(Source data)
[Start of Attachment]
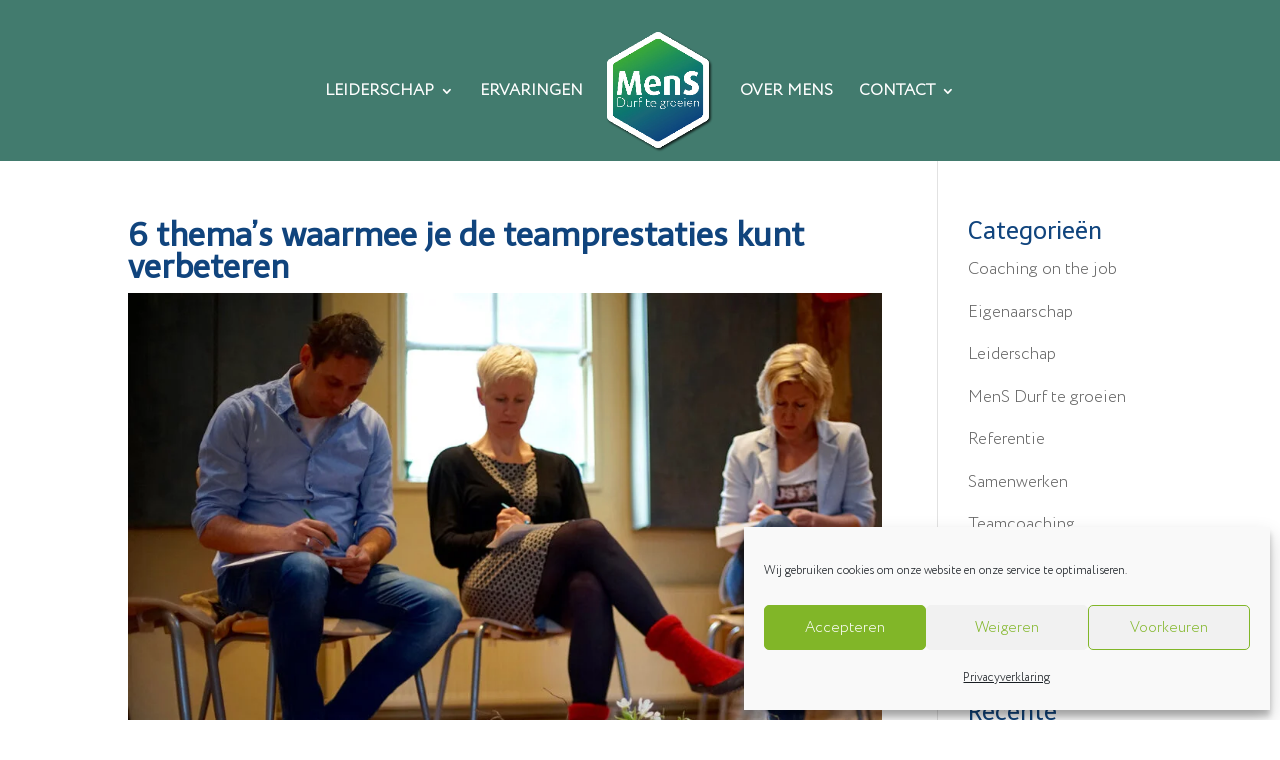

--- FILE ---
content_type: text/css
request_url: https://www.mensdurftegroeien.nl/wp-content/uploads/useanyfont/uaf.css?ver=1764312338
body_size: 92
content:
				@font-face {
					font-family: 'circe-light';
					src: url('/wp-content/uploads/useanyfont/9060Circe-light.woff2') format('woff2'),
						url('/wp-content/uploads/useanyfont/9060Circe-light.woff') format('woff');
					  font-display: auto;
				}

				.circe-light{font-family: 'circe-light' !important;}

						body, p, blockquote, li, a, strong, b, em{
					font-family: 'circe-light' !important;
				}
[End of Attachment]
**Exercise details:**
A verbatim copy of the data, pictures removed, is the expected result.

**Task result:**
--- FILE ---
content_type: text/css
request_url: https://www.mensdurftegroeien.nl/wp-content/uploads/useanyfont/uaf.css?ver=1764312338
body_size: 92
content:
				@font-face {
					font-family: 'circe-light';
					src: url('/wp-content/uploads/useanyfont/9060Circe-light.woff2') format('woff2'),
						url('/wp-content/uploads/useanyfont/9060Circe-light.woff') format('woff');
					  font-display: auto;
				}

				.circe-light{font-family: 'circe-light' !important;}

						body, p, blockquote, li, a, strong, b, em{
					font-family: 'circe-light' !important;
				}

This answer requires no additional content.